So you might get a high-end hotel chain in a lower-income country that genuinely wants to shift to cage-free eggs after a campaign. They make a commitment, you arrange meetings with them and their suppliers to help them meet these commitments, and track whether their numbers match up. This can work even if the legal system functions poorly.
People in the Bharat Initiative for Accountability (BIA) and Global Food Partners (GFP) are doing stuff like this in India and Southeast Asia. It takes loads of work on both the supply and demand side, as you might expect, which might cut against the higher-end effectiveness estimates, but it's definitely something people have in mind.
People from these teams spoke about this recently on the How I Learned To Love Shrimp podcast (here and here).
I think the problem of entities lying about what they're doing (especially in low trust regions) is wider than just corporate campaigns.
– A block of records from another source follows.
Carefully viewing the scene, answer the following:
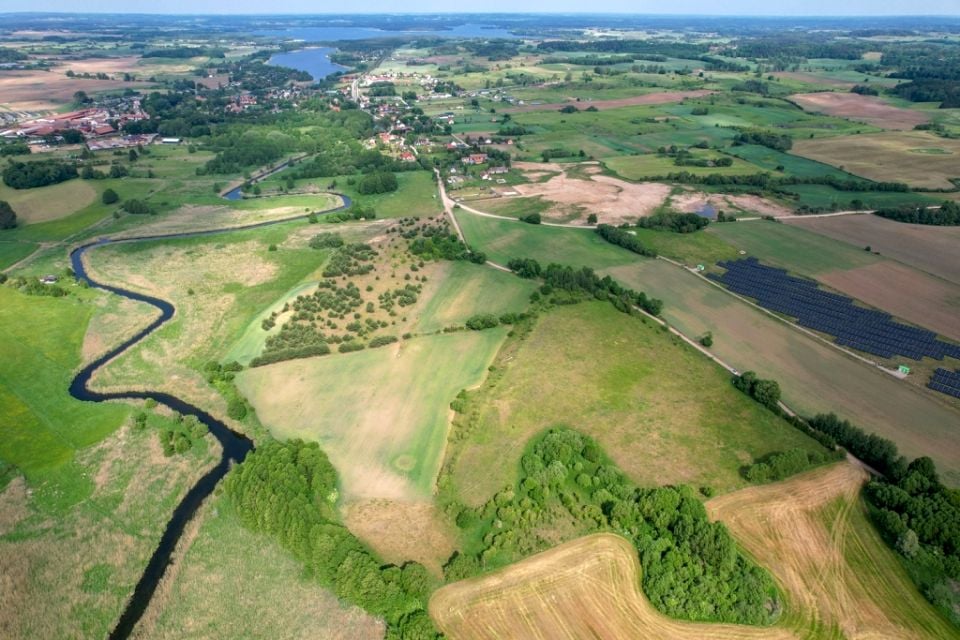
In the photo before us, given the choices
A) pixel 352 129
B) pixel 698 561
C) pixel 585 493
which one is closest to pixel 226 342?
pixel 585 493

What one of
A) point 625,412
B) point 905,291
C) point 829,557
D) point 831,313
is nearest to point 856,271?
point 905,291

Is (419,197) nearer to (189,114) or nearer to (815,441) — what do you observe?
(815,441)

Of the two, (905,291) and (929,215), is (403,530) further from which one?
(929,215)

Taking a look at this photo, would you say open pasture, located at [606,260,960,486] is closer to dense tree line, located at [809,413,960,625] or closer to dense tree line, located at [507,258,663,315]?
dense tree line, located at [507,258,663,315]

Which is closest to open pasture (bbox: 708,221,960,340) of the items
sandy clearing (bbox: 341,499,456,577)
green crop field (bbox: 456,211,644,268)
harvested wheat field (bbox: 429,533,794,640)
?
green crop field (bbox: 456,211,644,268)

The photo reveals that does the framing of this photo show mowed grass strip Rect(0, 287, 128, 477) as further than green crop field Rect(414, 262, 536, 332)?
No

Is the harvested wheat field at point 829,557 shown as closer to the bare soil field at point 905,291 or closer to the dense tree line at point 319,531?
the dense tree line at point 319,531

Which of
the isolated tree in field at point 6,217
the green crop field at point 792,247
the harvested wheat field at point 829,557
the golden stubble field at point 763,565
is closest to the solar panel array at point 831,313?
the green crop field at point 792,247
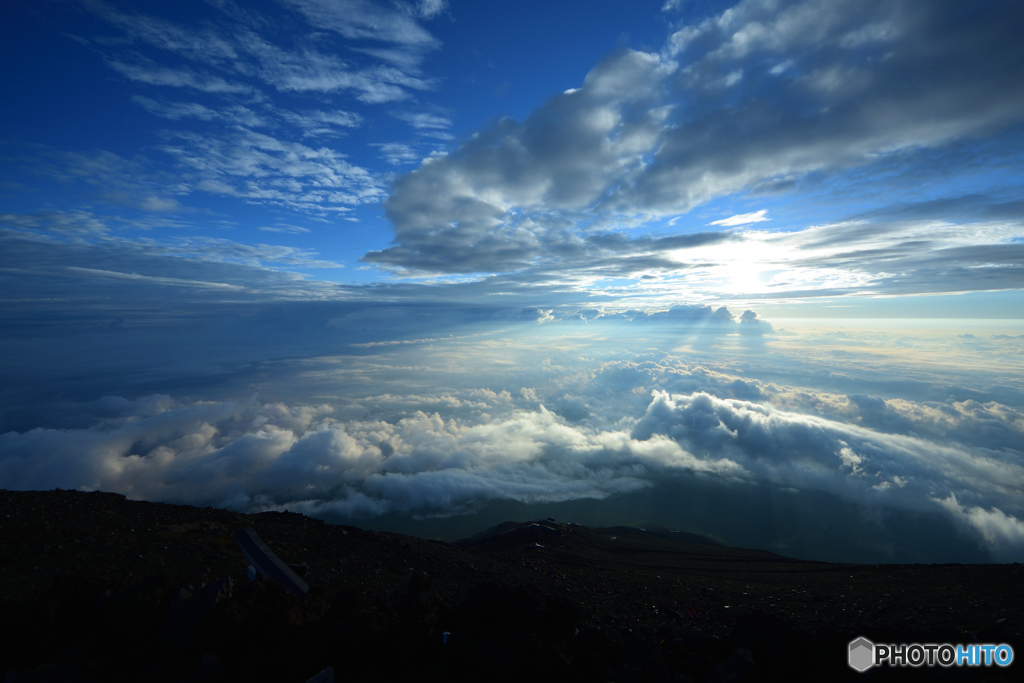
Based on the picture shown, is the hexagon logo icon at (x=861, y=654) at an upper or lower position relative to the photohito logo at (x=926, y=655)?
upper

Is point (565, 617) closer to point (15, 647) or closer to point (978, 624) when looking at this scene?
point (15, 647)

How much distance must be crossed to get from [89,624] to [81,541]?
43.4 ft

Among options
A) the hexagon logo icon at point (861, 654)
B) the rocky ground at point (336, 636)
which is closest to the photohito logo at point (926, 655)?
the hexagon logo icon at point (861, 654)

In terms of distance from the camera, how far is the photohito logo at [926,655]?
806cm

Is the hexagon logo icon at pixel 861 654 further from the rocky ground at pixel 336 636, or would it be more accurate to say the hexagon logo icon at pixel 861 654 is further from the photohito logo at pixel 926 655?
the rocky ground at pixel 336 636

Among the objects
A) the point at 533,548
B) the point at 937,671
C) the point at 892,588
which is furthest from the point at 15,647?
the point at 533,548

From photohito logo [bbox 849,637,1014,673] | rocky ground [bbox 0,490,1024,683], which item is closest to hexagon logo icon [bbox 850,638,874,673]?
photohito logo [bbox 849,637,1014,673]

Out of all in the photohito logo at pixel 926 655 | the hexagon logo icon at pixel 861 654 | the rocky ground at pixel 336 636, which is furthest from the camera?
the photohito logo at pixel 926 655

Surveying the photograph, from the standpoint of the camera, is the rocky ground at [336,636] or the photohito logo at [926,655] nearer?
the rocky ground at [336,636]

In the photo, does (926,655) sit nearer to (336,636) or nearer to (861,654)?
(861,654)

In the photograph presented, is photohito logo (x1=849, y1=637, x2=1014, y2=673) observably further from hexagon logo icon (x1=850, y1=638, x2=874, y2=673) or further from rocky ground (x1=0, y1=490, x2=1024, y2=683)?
rocky ground (x1=0, y1=490, x2=1024, y2=683)

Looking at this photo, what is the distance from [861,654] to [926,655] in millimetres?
2494

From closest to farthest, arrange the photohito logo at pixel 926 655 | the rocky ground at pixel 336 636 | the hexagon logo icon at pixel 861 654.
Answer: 1. the rocky ground at pixel 336 636
2. the hexagon logo icon at pixel 861 654
3. the photohito logo at pixel 926 655

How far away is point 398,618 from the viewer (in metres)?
9.30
Ultimately charities have to make some sort of decision on how and if to audit whether the outcomes they're expecting are the ones they're getting.
Asking whether Sinergia had any way to evaluate whether companies were complying (before or after their intervention) is I think the main reason that it would have been good for VettedCauses to share their initial findings before publication. Sinergia appear to have Brazilian staff focused on this specific issue so they shouldn't have been ignorant of the relevant law, but it's possible they intentionally targeted companies they suspected were noncompliant (this is the whole theory of change behind Legal Impact for Chickens) and had some success. It is also possible they targeted companies they suspected were noncompliant and simply believed what the companies said in response. It is also possible there are loopholes and exemptions in the law. But I'd still have to agree that taking 70% of the credit for campaigning against something already made illegal is a bold claim, and some of the other claims Sinergia made don't seem justifiable either.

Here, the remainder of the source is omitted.